• _What the task requires_:
Write out each entry below exactly. Do not include the images.

Short text fragments from websites:

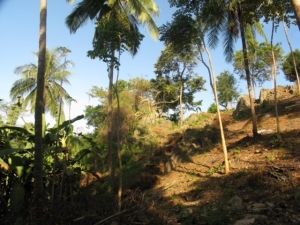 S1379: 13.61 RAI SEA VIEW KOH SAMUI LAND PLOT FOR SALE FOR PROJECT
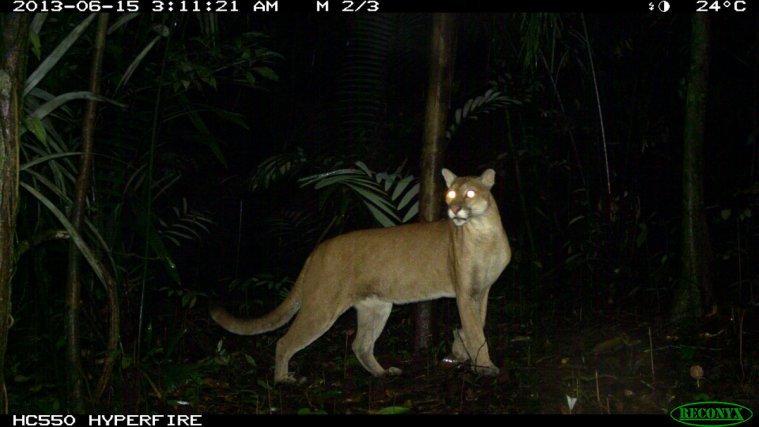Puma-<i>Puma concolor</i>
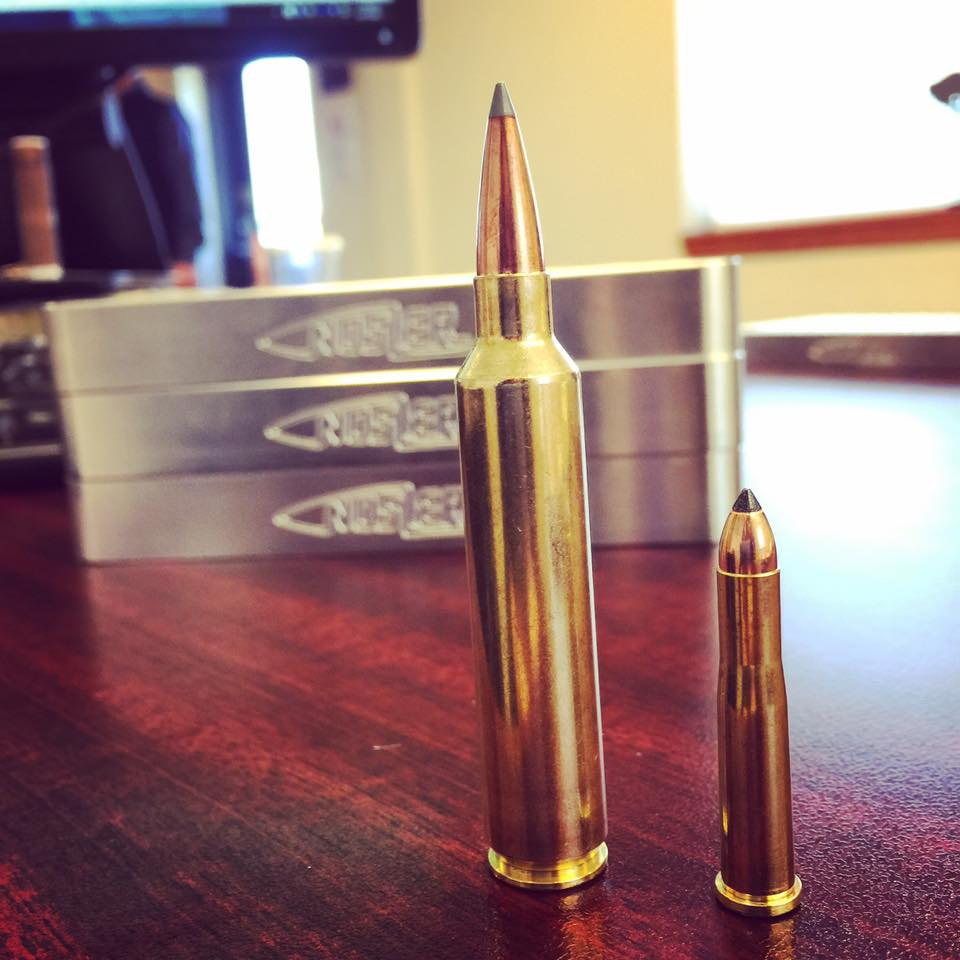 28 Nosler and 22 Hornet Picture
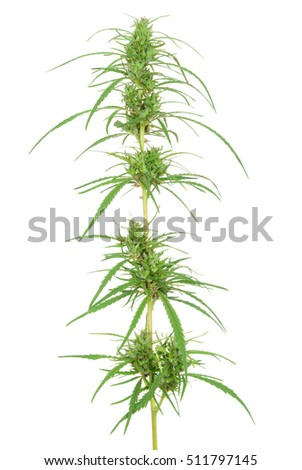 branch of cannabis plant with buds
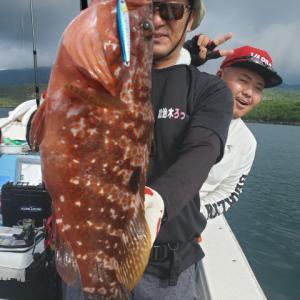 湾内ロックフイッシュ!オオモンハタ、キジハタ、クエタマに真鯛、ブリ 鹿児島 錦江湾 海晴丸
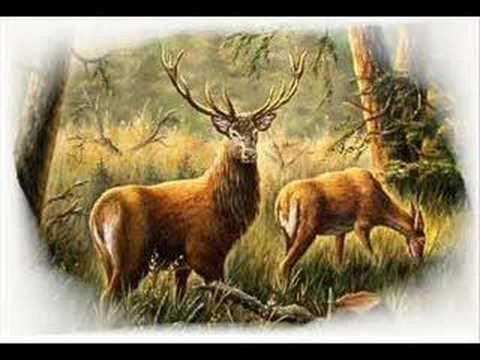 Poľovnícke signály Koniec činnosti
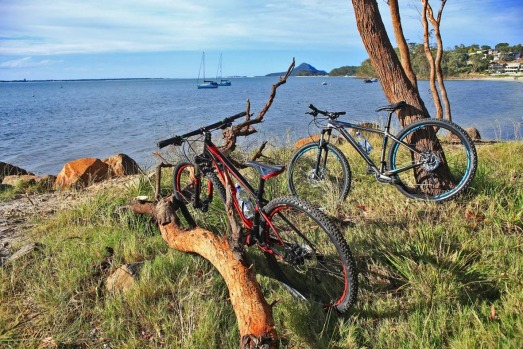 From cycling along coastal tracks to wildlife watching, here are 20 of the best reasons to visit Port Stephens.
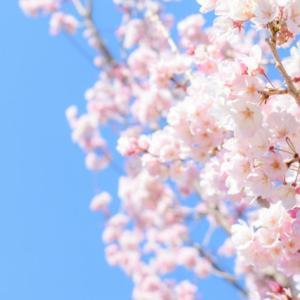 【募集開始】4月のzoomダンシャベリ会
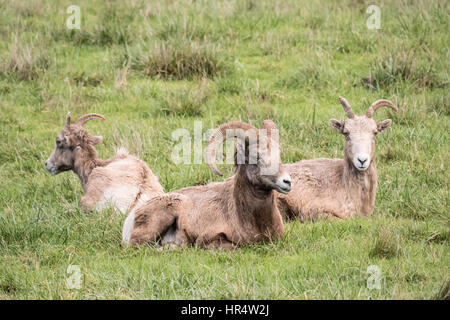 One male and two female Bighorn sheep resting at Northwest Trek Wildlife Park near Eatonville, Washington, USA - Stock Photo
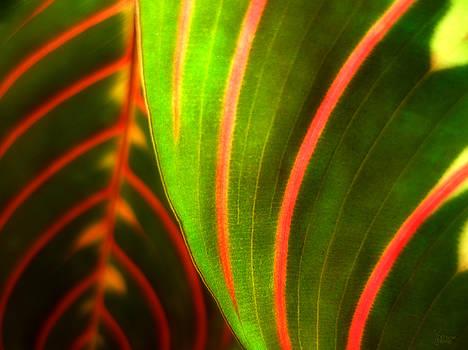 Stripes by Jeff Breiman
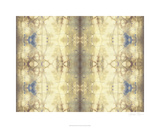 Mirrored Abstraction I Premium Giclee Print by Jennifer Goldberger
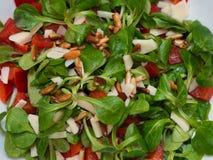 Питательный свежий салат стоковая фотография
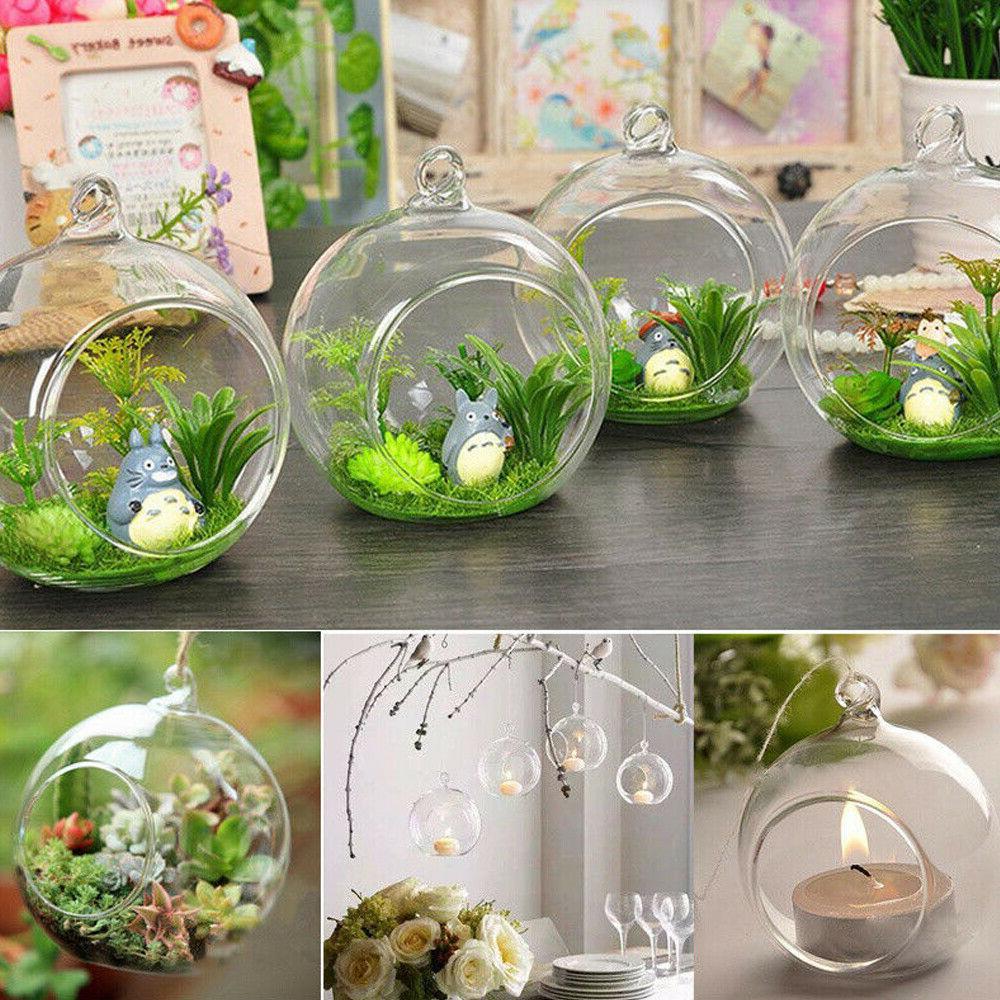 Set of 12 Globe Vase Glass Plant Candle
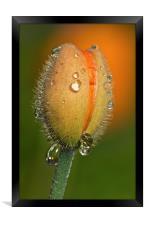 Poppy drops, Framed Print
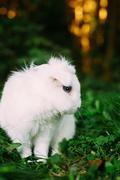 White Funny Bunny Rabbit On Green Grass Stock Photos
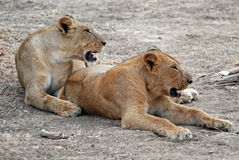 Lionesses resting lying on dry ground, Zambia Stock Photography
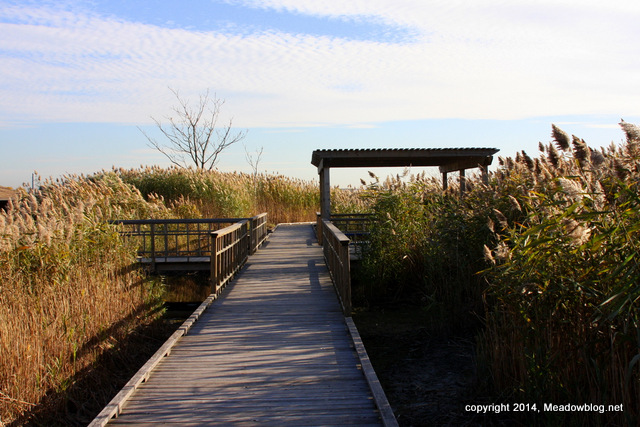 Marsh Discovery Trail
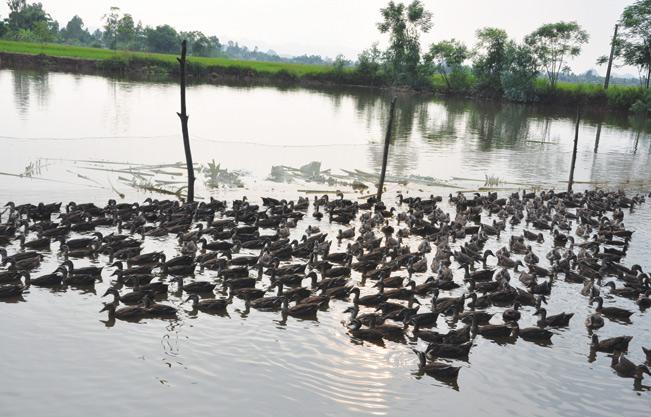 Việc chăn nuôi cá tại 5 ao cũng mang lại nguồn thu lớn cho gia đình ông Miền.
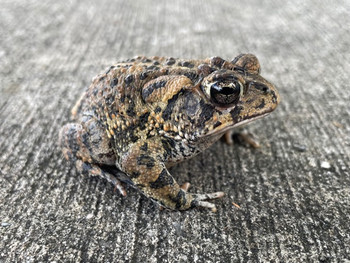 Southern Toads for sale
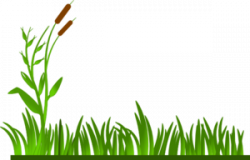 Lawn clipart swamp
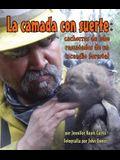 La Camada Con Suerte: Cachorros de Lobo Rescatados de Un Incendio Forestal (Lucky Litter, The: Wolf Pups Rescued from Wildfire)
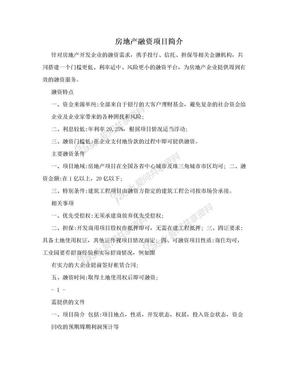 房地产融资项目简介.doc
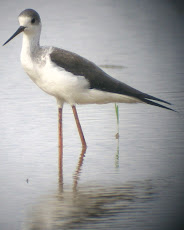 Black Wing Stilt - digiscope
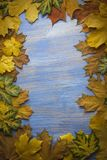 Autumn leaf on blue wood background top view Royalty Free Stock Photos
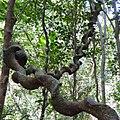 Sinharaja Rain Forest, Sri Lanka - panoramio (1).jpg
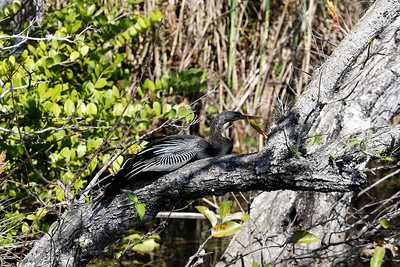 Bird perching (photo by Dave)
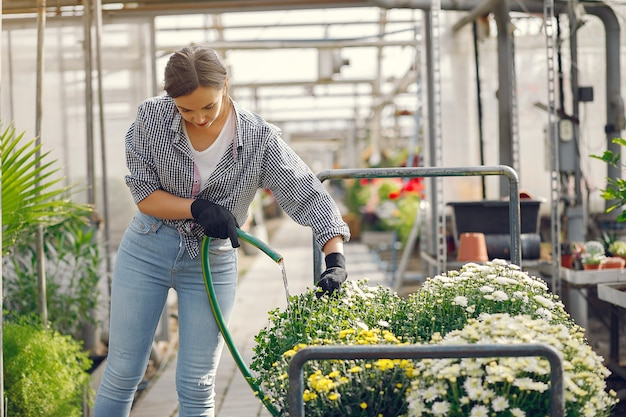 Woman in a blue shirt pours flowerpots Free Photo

• _Expected output_:
 S1379: 13.61 RAI SEA VIEW KOH SAMUI LAND PLOT FOR SALE FOR PROJECT
Puma-<i>Puma concolor</i>
 28 Nosler and 22 Hornet Picture
 branch of cannabis plant with buds
 湾内ロックフイッシュ!オオモンハタ、キジハタ、クエタマに真鯛、ブリ 鹿児島 錦江湾 海晴丸
 Poľovnícke signály Koniec činnosti
 From cycling along coastal tracks to wildlife watching, here are 20 of the best reasons to visit Port Stephens.
 【募集開始】4月のzoomダンシャベリ会
 One male and two female Bighorn sheep resting at Northwest Trek Wildlife Park near Eatonville, Washington, USA - Stock Photo
 Stripes by Jeff Breiman
 Mirrored Abstraction I Premium Giclee Print by Jennifer Goldberger
 Питательный свежий салат стоковая фотография
 Set of 12 Globe Vase Glass Plant Candle
 Poppy drops, Framed Print
 White Funny Bunny Rabbit On Green Grass Stock Photos
 Lionesses resting lying on dry ground, Zambia Stock Photography
 Marsh Discovery Trail
 Việc chăn nuôi cá tại 5 ao cũng mang lại nguồn thu lớn cho gia đình ông Miền.
 Southern Toads for sale
 Lawn clipart swamp
 La Camada Con Suerte: Cachorros de Lobo Rescatados de Un Incendio Forestal (Lucky Litter, The: Wolf Pups Rescued from Wildfire)
 房地产融资项目简介.doc
 Black Wing Stilt - digiscope
 Autumn leaf on blue wood background top view Royalty Free Stock Photos
 Sinharaja Rain Forest, Sri Lanka - panoramio (1).jpg
 Bird perching (photo by Dave)
 Woman in a blue shirt pours flowerpots Free Photo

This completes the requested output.